In terms of volume, the annual loan drop, which was concentrated mainly in the fourth quarter of 2001 and in the first quarter of this year, was principally driven by commercial loans and, to a lesser extent, by mortgage loans. The commercial lending decline was a consequence of: (i) management’s decision to reduce its exposure in Latin America (mainly in Argentina and Brazil) and in certain economic sectors, and, (ii) the payment of two important loans related to the infrastructure sector. The 4.8% decline in mortgage loans responded principally to the Bank’s decision of encourage the substitution of these loans by higher yield mortgage loans financed by the Bank’s general borrowings (reflected in other outstanding loans), which increased by 41.5% during the year.
On the other hand, the Bank’s quarterly loan expansion of 2.8% was mainly fueled by an increase in foreign trade loans and other outstanding loans responding mainly to the Bank’s commercial efforts in promoting higher yield products. Foreign trade loans’ growth was closely related to particular efforts promoting this product oriented to corporations during the quarter, influenced also by the 7.2% increase observed in the exchange rate during that period. The increase in other outstanding loans was principally associated to both mortgage loans financed by the Bank’s general borrowings (“Mutuos Hipotecarios Endosables”) and lines of credits.
In terms of market segments, the annual loan portfolio contraction was mostly associated to large corporations and middle market companies, which decreased by 8.4% and 6.3%, respectively, in the analyzed period. However, the quarterly expansion has been a consequence not only of the 2.0% loan portfolio increase in the segment of individuals but also of the recovery of loan growth in large corporations and middle market companies (segments that showed a quarter increase of 3.9% and 2.0%, respectively).

EXERCISES TO COMPLETE.
- 1) Revise the stretch of the loan portfolio passage from "In terms of volume, the" through "during the year.", putting "business loans" in place of "commercial loans".
- 2) Extend the loan portfolio passage with further text, starting at the point where it stops.
The stored items play no part in this work.

[Stored items from a collection]
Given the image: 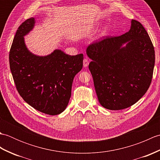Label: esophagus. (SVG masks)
<instances>
[{
    "mask_svg": "<svg viewBox=\"0 0 160 160\" xmlns=\"http://www.w3.org/2000/svg\"><path fill=\"white\" fill-rule=\"evenodd\" d=\"M89 60H88L87 58H85L83 60V66H84V67H87L88 65H89Z\"/></svg>",
    "mask_w": 160,
    "mask_h": 160,
    "instance_id": "34e87169",
    "label": "esophagus"
}]
</instances>
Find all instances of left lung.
<instances>
[{"label": "left lung", "instance_id": "left-lung-1", "mask_svg": "<svg viewBox=\"0 0 160 160\" xmlns=\"http://www.w3.org/2000/svg\"><path fill=\"white\" fill-rule=\"evenodd\" d=\"M124 44L125 46H123ZM89 69L100 104L109 110L133 105L147 92L155 66V50L142 24L131 20L124 34L91 44Z\"/></svg>", "mask_w": 160, "mask_h": 160}]
</instances>
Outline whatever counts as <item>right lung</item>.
<instances>
[{
  "mask_svg": "<svg viewBox=\"0 0 160 160\" xmlns=\"http://www.w3.org/2000/svg\"><path fill=\"white\" fill-rule=\"evenodd\" d=\"M30 18L18 28L10 49L9 66L20 96L35 109L51 115L67 108L75 76L83 65V54L70 56L56 49L45 56L32 53L24 36L35 25Z\"/></svg>",
  "mask_w": 160,
  "mask_h": 160,
  "instance_id": "add662e5",
  "label": "right lung"
}]
</instances>
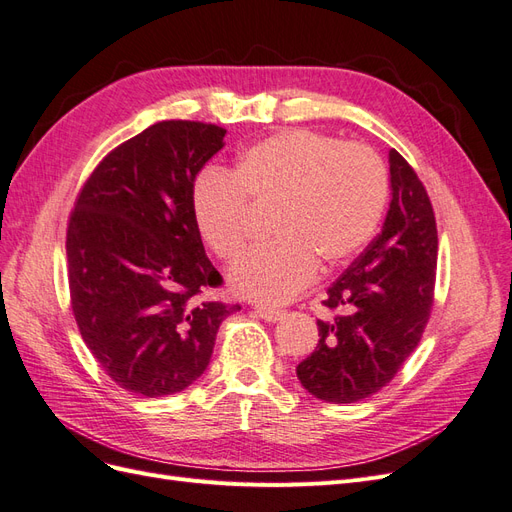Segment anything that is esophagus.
Wrapping results in <instances>:
<instances>
[{"mask_svg": "<svg viewBox=\"0 0 512 512\" xmlns=\"http://www.w3.org/2000/svg\"><path fill=\"white\" fill-rule=\"evenodd\" d=\"M256 314L262 318V320H267V322H277L280 320L284 314L280 312V309H273V307H256Z\"/></svg>", "mask_w": 512, "mask_h": 512, "instance_id": "1", "label": "esophagus"}]
</instances>
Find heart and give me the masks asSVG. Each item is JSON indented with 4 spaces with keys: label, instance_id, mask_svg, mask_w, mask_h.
I'll return each mask as SVG.
<instances>
[{
    "label": "heart",
    "instance_id": "heart-1",
    "mask_svg": "<svg viewBox=\"0 0 512 512\" xmlns=\"http://www.w3.org/2000/svg\"><path fill=\"white\" fill-rule=\"evenodd\" d=\"M389 194L380 158L309 130H284L247 147L235 173L207 170L194 183L196 226L215 256H239L252 205L277 207L269 235L228 271L243 299L280 305L314 282L318 262L331 269L374 235ZM248 198L245 199L244 196Z\"/></svg>",
    "mask_w": 512,
    "mask_h": 512
}]
</instances>
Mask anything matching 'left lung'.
Instances as JSON below:
<instances>
[{"label": "left lung", "instance_id": "left-lung-1", "mask_svg": "<svg viewBox=\"0 0 512 512\" xmlns=\"http://www.w3.org/2000/svg\"><path fill=\"white\" fill-rule=\"evenodd\" d=\"M391 203L380 235L327 290L337 316L318 320V344L297 367L307 393L354 404L389 384L421 342L433 305L438 230L412 166L389 151Z\"/></svg>", "mask_w": 512, "mask_h": 512}]
</instances>
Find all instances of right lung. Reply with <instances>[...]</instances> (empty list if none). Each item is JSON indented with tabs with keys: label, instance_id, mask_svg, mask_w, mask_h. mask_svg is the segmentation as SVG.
Masks as SVG:
<instances>
[{
	"label": "right lung",
	"instance_id": "add662e5",
	"mask_svg": "<svg viewBox=\"0 0 512 512\" xmlns=\"http://www.w3.org/2000/svg\"><path fill=\"white\" fill-rule=\"evenodd\" d=\"M224 138L211 123L160 121L108 153L70 215L76 324L130 393L164 397L190 386L211 361L220 324L241 309L198 299L222 275L205 254L192 190Z\"/></svg>",
	"mask_w": 512,
	"mask_h": 512
}]
</instances>
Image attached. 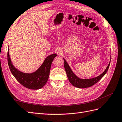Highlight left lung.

THE REPLIES.
- 1)
In terms of volume, the annual loan drop, which was concentrated mainly in the fourth quarter of 2001 and in the first quarter of this year, was principally driven by business loans and, to a lesser extent, by mortgage loans. The commercial lending decline was a consequence of: (i) management’s decision to reduce its exposure in Latin America (mainly in Argentina and Brazil) and in certain economic sectors, and, (ii) the payment of two important loans related to the infrastructure sector. The 4.8% decline in mortgage loans responded principally to the Bank’s decision of encourage the substitution of these loans by higher yield mortgage loans financed by the Bank’s general borrowings (reflected in other outstanding loans), which increased by 41.5% during the year.

- 2)
Page 8 of 22
Past Due Loans
(in millions of Chilean pesos, except for percentages)
Sept.01 | June.02 | Sept.02 | % Change 12-months | ||||||
Commercial loans | 115,931 | 126,472 | 140,283 | 21.0 | % | ||||
Consumer loans | 4,366 | 5,562 | 5,928 | 35.8 | % | ||||
Residential mortgage loans | 8,501 | 9,928 | 9,699 | 14.1 | % | ||||
Total Past Due Loans | 128,798 | 141,962 | 155,910 | 21.1 | % | ||||
Past due loans totaled Ch$155,910 million as of September 30, 2002, a 9.8% quarterly increase compared to Ch$141,962 million at June 30, 2002. The mentioned increase in past due loans was mainly explained by commercial corporate loans related to the mining and financial services sectors. As a consequence, past due loans to total loans ratio grew to 2.51% in 3Q02 versus 2.34% in the 2Q02. Regarding the coverage ratio, it declined to 134.9% in the third quarter of 2002 from 174.2% in the previous quarter, as the Bank reduced the volume of allowances (which in turn was mainly due to a release of voluntary allowances).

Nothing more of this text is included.